What to work on: Transcribe the data that follows without changing a word, and omit the pictures.

Source data:
- Opening Delimiter -
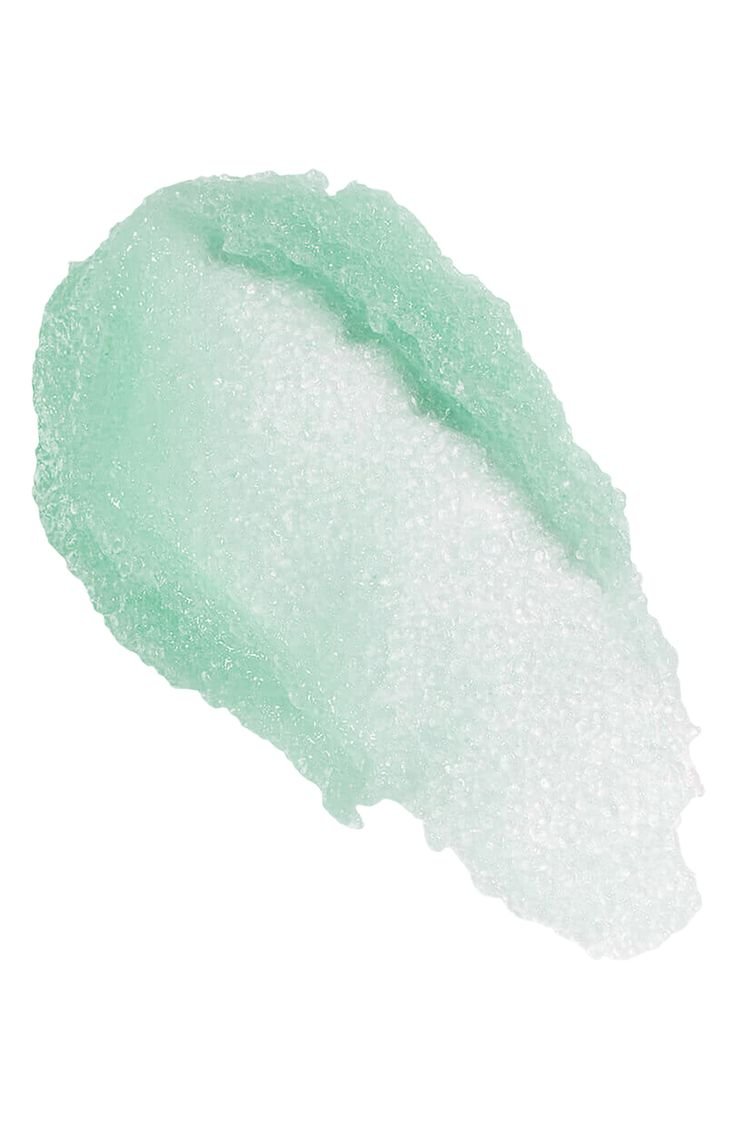Pedicure in Raipur: Why Your Feet Deserve More Attention Than You Think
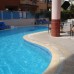Bella Rose Alanya 3* — отель в Аланье, район Оба
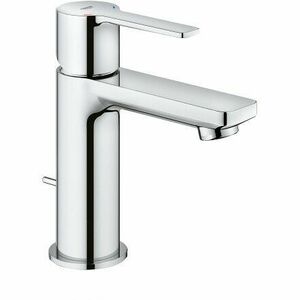 Baterie lavoar monocomanda marimea XS GROHE seria LINEARE imagine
- Closing Delimiter -
Exercise output:
Pedicure in Raipur: Why Your Feet Deserve More Attention Than You Think
Bella Rose Alanya 3* — отель в Аланье, район Оба
 Baterie lavoar monocomanda marimea XS GROHE seria LINEARE imagine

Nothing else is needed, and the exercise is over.